Phillips, F.M., Walvoord, M.A., Sandvig, R., Ecotonal Control on Vadose-Zone Fluxes in Arid Regions Over Very Long Time Scales, Eos. Trans. AGU, 84(46), Fall Meet. Suppl., Abstract H42M-07, 2003

Abstract

Recent studies indicate that vegetation plays an important role in regulating recharge in semiarid and arid basins over very long time scales. Several lines of evidence from desert floor environments in the southwestern United States suggest that vegetation has established essentially permanent upward hydraulic gradients, effectively precluding diffuse recharge since the transition from woodland to xeric scrub in the early Holocene. However, less xeric vegetation (such as the pygmy pinyon and juniper forest) may support significant diffuse recharge. We show comparative water potential and porewater chemistry profiles collected from various vegetation communities in the Chihuahuan Desert of west Texas. The modeled soil water (vapor and liquid) flux regimes illustrate a conversion from substantial downward fluxes under the mixed woodland to upward fluxes under grassland and xeric scrub. Model results also indicated a trend in increasing drying front propagation depth from the grassland to recently-encroached xeric scrub to well-established xeric scrub. Drying fronts are the result of upward soil water fluxes initiated up to 16 thousand years ago in the xeric scrub community. In contrast, the nearby woodland community supports active, and likely episodic, recharge on the order of 5 to 15 mm yr^-1. The mechanism by which some vegetation takes up essentially all seasonally available moisture within the root zone, preventing downward soil water fluxes for periods of thousands of years, but adjacent vegetation communities regularly permit downward fluxes, remains to be determined.
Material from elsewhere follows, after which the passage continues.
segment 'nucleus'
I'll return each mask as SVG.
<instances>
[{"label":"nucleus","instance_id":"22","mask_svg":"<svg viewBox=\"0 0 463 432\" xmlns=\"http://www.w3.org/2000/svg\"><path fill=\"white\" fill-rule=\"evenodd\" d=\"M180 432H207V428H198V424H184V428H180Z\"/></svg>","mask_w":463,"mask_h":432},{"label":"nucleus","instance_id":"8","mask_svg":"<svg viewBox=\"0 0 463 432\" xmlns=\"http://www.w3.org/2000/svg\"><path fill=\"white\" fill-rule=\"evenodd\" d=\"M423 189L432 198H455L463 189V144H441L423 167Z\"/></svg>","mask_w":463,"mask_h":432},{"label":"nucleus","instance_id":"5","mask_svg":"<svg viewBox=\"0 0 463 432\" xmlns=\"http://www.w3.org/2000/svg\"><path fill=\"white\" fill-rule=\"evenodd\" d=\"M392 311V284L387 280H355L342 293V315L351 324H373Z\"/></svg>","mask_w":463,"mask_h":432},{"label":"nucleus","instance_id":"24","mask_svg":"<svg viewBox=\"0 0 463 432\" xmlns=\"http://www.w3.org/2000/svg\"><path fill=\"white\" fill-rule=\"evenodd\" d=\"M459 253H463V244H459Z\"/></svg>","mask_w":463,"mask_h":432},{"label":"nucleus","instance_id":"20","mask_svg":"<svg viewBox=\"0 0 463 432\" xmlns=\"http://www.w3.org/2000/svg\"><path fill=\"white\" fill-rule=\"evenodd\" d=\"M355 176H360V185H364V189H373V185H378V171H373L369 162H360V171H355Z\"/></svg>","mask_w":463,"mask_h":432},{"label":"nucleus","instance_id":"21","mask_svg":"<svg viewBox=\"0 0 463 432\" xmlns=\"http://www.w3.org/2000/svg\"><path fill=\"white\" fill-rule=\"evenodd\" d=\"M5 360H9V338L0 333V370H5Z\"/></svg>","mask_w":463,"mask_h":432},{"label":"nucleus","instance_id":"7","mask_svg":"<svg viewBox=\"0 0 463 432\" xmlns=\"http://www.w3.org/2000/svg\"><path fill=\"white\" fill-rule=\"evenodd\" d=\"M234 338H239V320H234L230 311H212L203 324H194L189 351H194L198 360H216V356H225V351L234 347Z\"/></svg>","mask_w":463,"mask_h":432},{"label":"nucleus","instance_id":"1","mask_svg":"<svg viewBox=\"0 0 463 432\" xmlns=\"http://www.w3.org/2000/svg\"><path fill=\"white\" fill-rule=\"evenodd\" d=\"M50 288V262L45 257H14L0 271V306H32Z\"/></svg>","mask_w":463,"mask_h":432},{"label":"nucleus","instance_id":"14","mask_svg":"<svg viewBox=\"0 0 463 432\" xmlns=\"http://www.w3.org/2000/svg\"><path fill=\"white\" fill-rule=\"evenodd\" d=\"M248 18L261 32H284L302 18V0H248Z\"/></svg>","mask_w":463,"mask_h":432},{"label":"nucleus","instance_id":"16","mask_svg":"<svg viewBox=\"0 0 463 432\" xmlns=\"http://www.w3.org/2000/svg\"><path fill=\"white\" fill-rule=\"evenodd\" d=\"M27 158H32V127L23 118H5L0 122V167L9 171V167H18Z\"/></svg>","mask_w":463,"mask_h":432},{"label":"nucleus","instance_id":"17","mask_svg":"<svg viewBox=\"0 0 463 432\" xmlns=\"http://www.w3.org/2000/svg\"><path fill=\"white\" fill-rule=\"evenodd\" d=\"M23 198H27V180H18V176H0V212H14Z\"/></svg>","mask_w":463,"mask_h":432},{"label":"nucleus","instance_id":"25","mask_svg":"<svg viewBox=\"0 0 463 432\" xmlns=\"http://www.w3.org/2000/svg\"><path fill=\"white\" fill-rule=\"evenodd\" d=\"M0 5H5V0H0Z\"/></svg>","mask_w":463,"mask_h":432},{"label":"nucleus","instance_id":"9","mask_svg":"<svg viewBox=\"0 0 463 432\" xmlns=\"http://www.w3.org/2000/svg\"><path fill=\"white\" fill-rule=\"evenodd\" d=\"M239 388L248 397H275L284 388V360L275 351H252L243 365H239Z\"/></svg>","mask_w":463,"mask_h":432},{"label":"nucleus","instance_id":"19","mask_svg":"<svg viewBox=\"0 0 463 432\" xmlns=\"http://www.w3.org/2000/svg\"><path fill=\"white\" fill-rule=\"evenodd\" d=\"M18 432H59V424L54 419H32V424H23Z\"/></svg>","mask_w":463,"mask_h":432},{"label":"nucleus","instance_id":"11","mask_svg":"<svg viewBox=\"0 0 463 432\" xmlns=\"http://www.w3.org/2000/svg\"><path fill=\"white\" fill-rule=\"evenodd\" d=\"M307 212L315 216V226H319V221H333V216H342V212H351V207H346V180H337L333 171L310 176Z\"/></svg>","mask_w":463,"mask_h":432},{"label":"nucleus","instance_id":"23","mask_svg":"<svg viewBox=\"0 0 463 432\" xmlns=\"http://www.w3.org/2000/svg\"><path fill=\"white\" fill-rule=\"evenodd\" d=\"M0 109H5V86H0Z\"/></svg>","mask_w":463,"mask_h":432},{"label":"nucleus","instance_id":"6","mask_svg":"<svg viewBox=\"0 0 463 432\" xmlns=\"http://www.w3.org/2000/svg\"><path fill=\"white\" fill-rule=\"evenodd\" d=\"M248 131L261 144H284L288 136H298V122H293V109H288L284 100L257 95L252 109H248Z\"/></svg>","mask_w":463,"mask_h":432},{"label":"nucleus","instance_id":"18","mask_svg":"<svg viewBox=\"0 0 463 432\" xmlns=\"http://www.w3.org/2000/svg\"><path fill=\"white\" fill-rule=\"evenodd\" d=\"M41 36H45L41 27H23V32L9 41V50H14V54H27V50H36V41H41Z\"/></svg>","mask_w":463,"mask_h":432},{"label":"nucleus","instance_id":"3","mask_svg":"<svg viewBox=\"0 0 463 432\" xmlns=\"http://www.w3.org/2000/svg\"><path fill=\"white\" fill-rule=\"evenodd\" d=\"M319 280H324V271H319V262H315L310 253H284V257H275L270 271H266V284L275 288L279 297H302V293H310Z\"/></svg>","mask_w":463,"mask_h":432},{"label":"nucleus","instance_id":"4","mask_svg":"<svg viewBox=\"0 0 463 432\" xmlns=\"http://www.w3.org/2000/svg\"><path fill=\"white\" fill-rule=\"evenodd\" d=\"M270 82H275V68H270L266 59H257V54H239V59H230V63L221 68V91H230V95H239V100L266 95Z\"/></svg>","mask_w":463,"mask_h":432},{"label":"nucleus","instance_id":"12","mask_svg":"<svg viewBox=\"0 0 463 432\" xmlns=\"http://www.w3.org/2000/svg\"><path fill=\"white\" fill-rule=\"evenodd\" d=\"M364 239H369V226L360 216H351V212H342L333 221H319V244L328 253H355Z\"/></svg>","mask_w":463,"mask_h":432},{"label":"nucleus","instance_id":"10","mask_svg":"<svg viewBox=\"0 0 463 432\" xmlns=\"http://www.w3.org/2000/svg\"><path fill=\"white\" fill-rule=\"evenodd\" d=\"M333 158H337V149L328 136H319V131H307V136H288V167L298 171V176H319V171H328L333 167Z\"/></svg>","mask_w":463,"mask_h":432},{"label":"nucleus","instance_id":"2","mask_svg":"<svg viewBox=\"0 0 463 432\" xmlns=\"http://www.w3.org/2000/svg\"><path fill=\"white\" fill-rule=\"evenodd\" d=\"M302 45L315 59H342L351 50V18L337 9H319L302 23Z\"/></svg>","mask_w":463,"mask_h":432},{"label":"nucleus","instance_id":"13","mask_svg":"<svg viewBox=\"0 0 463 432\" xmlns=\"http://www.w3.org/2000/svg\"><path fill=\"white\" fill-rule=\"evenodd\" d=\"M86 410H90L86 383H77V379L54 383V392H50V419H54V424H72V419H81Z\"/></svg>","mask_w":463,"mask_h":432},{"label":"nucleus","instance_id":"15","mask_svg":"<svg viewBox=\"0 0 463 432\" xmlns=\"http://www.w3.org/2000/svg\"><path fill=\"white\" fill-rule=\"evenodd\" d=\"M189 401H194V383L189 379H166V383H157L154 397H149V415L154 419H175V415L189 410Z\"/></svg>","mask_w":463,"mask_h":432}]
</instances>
Nevertheless, these results suggest that understanding the relation between vegetation community and vadose-zone hydrological processes may be the most profitable avenue toward quantifying diffuse groundwater recharge. We hypothesize that vegetation type may be a reasonable proxy for estimating recharge in semiarid and arid basins. Ongoing research is intended to test the hypothesis of ecotonal control on soil water fluxes by means of a vadose-zone drilling project along an aridity index gradient in central New Mexico.